Speaker Mohammad al-Laham said Assad secured 88.7 percent of the votes cast in the election which was restricted to the parts of Syria under the control of his forces.

"I declare the victory of Dr Bashar Hafez al-Assad as president of the Syrian Arab Republic with an absolute majority of the votes cast in the election," Laham said in a televised address from his office in the Syrian parliament.

Syria's constitutional court earlier said that turnout in Tuesday's election and a previous round of voting for Syrian expatriates and refugees stood at 73 percent.

Assad's foes have ridiculed the election, saying the two relatively unknown and state-approved challengers offered no real alternative to Assad. Former minister Hassan al-Nouri got 4.3 percent of the vote while parliamentarian Maher Hajjar secured 3.2 percent, less than the number of spoilt ballots.

They also said that no credible poll could be held in the midst of a conflict which has killed 160,000 people, driven millions from their homes and left swathes of northern and eastern Syria beyond Assad's control.

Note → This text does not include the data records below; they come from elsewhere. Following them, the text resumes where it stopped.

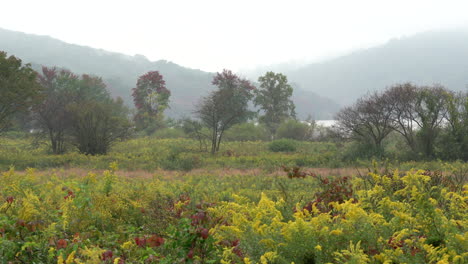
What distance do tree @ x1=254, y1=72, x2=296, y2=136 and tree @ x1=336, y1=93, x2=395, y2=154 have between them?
68.5 ft

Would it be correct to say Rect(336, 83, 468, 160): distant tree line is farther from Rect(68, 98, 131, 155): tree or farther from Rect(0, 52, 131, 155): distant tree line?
Rect(0, 52, 131, 155): distant tree line

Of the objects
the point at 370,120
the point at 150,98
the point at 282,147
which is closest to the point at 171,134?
the point at 150,98

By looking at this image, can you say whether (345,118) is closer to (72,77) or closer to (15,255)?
(15,255)

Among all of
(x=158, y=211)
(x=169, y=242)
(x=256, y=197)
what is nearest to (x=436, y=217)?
(x=169, y=242)

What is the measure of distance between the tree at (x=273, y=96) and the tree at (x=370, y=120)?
68.5 feet

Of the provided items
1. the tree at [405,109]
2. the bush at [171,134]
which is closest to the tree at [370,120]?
the tree at [405,109]

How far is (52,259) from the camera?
3.62 m

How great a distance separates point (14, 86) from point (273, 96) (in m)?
29.5

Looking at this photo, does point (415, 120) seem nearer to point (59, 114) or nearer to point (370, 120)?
point (370, 120)

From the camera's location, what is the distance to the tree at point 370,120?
20.0 metres

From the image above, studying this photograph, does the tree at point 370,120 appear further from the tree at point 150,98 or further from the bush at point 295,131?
the tree at point 150,98

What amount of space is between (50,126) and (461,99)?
23089 millimetres

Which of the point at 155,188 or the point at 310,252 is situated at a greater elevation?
the point at 310,252

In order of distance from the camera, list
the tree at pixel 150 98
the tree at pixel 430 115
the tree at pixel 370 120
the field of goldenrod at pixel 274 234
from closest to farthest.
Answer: the field of goldenrod at pixel 274 234, the tree at pixel 430 115, the tree at pixel 370 120, the tree at pixel 150 98
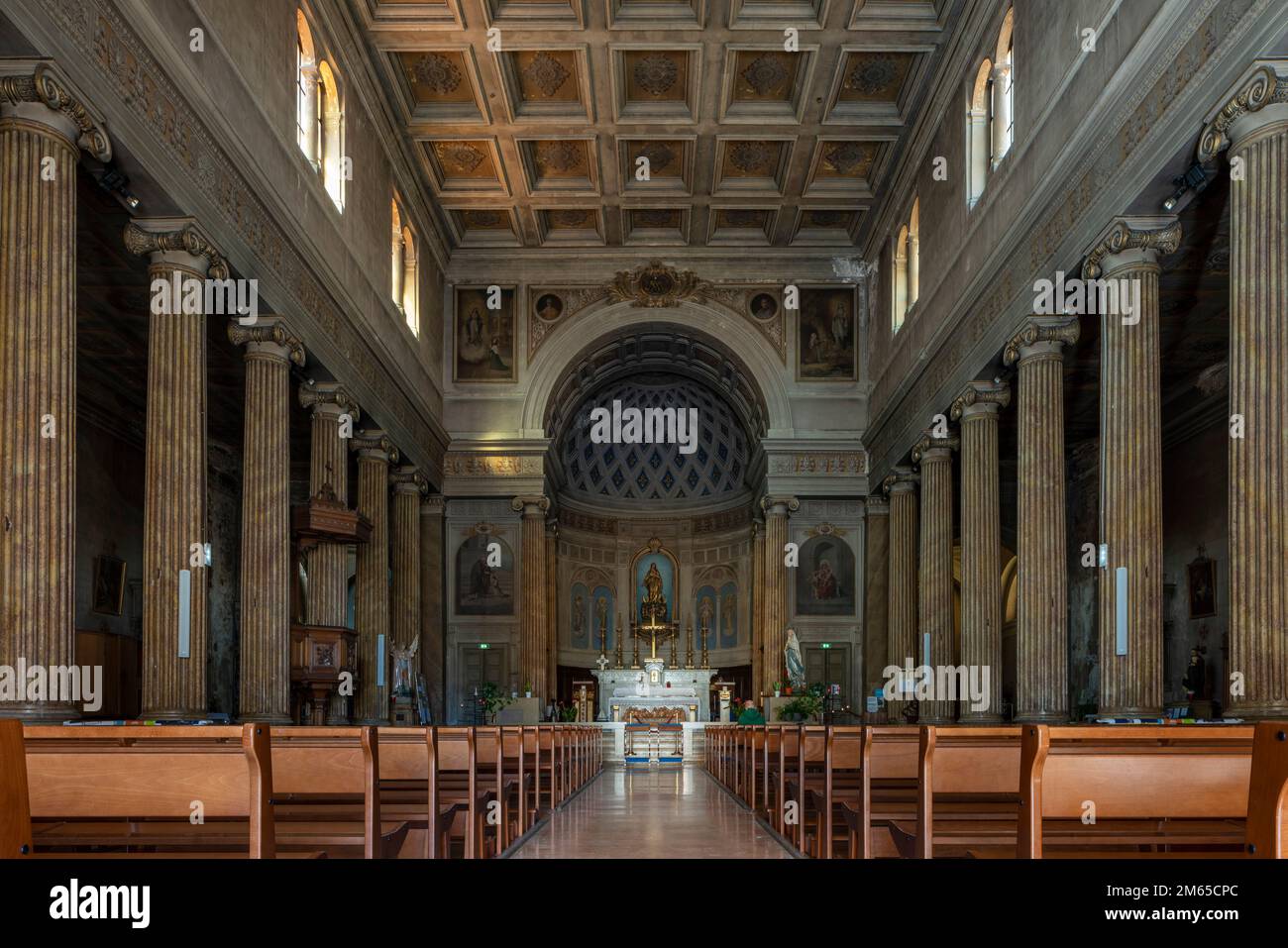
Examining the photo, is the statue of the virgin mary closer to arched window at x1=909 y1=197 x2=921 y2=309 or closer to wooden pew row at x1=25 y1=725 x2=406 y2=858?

"These elections are illegitimate and undermine the political efforts to find a solution to this horrific conflict," the European Union said in a statement.

The United States, which has repeatedly said Assad lost his legitimacy when he responded with force to an outbreak of protests more than three years ago, said the vote changed nothing.

"With respect to the elections that took place, the so-called elections, the elections are non-elections, the elections are a great big zero," Secretary of State John Kerry said during a brief visit to neighbouring Lebanon.

"They are meaningless, and they are meaningless because you can't have an election where millions of your people don't even have the ability to vote, where they don't have the ability to contest the election, and they have no choice."

Syrian officials had described the predicted victory as vindication of Assad's three-year campaign against the rebels and a landmark for democracy - the first time in half a century that Syria has held a contested presidential election.

Previous presidential votes had been referenda to approve the appointment of Bashar and his father Hafez al-Assad, who ruled for 30 years until his death in 2000. Hafez never won less than 99 percent, while his son scored 97 percent in 2007.

Assad's victory came a week after former Egyptian army chief Abdel Fattah al-Sisi secured 96.9 percent of votes in Egypt's presidential election. Turnout in Egypt was 47 percent, the country's election commission said.